I noted a quick look of annoyance wash over Hayes’s features before he turned to see who was summoning him. And then like that, he turned on the charm.
“Heeeyyy.”
“Max Steinberg. WME.”
“Of course, I know exactly who you are. How are you, Max?”
“How are you? Tour’s going amazing, isn’t it? We’re all really stoked. I’m coming by Staples tomorrow night. Bringing a couple of my nieces. They couldn’t be more excited. And I caught you guys on Jimmy Kimmel last night. They’re just eating you up…”
Jimmy Kimmel? Was that before or after our phone call? Hayes had not mentioned it. I opened my mouth to say something and then stopped.
“It went well, yeah.”
“They loved you. Everyone loves you. That new ballad, ‘Seven Minutes.’ Great. And great banter. Hi, I’m Max Steinberg.” The suit leaned over to shake my hand, having finally acknowledged my presence at the table.

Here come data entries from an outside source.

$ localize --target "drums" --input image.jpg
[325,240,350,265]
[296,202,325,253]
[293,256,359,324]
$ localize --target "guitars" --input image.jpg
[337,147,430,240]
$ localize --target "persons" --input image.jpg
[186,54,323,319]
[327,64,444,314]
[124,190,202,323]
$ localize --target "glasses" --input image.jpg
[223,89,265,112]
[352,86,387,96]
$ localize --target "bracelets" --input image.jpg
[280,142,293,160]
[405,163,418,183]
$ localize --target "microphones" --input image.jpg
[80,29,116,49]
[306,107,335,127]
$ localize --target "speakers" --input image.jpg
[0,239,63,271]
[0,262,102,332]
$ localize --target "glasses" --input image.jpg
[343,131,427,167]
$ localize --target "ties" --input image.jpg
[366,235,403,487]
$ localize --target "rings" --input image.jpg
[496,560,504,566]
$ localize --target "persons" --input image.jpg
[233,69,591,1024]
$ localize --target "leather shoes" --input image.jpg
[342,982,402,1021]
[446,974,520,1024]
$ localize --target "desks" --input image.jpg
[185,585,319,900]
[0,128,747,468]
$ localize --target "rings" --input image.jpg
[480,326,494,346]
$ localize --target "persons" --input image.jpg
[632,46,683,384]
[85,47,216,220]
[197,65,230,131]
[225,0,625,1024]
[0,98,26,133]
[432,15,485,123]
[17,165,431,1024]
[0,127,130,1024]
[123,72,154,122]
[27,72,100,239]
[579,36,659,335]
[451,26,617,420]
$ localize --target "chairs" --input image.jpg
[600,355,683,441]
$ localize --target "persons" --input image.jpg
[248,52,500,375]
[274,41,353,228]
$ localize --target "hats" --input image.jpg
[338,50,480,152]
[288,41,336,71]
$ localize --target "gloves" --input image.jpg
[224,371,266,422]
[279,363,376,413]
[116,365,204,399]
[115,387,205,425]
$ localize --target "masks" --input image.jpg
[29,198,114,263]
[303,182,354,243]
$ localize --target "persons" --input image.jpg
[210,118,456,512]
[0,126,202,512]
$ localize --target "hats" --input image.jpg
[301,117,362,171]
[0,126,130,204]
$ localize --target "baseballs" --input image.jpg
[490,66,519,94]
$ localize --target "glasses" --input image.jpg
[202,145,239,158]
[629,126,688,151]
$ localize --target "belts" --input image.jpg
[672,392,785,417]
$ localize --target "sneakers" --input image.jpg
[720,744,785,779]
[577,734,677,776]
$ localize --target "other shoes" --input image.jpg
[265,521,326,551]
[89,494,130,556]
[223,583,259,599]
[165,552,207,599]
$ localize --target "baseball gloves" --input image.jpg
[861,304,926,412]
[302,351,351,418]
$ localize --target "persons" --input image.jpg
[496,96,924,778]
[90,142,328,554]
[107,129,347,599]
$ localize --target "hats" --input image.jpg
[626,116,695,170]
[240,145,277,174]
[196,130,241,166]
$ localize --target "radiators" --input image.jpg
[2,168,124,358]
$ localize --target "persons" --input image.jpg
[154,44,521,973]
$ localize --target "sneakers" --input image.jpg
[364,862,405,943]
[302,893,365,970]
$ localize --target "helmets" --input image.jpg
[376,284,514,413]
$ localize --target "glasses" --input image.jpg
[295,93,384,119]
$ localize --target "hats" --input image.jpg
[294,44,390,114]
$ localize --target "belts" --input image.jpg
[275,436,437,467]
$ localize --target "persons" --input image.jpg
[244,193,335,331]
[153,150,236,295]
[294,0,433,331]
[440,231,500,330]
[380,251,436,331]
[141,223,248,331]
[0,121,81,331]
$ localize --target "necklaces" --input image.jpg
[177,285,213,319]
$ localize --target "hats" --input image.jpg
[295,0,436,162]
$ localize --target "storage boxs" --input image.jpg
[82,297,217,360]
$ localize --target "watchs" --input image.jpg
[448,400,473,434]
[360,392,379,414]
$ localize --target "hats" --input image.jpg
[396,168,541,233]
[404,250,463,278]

“Max, this is Solène Marchand.”
Max cocked his egg-shaped head, trying to place me. “You with Universal?”
“No.”
“42West?”
I shook my head.
“Solène owns an art gallery in Culver City.”
“Oh … Nice.” He did that thing Hollywood people did when they learned I wasn’t in the industry: he tuned out. “Well, okay, I won’t keep you.
“Hayes, good luck tonight, buddy. We’ll see you tomorrow. I’ll have two squealing teenagers with me. But I guess you’re used to that, huh? Just girls … everywhere … Enjoy it.” He winked. “Solène, nice meeting you. If you two haven’t ordered yet, get the halibut. It melts in your mouth.”
“So, Max Steinberg…” I said once he was out of earshot.
“Max Steinberg,” Hayes chuckled. “I’m sorry, that was rude. That ‘girls’ comment was completely unnecessary … I don’t know what he was thinking.”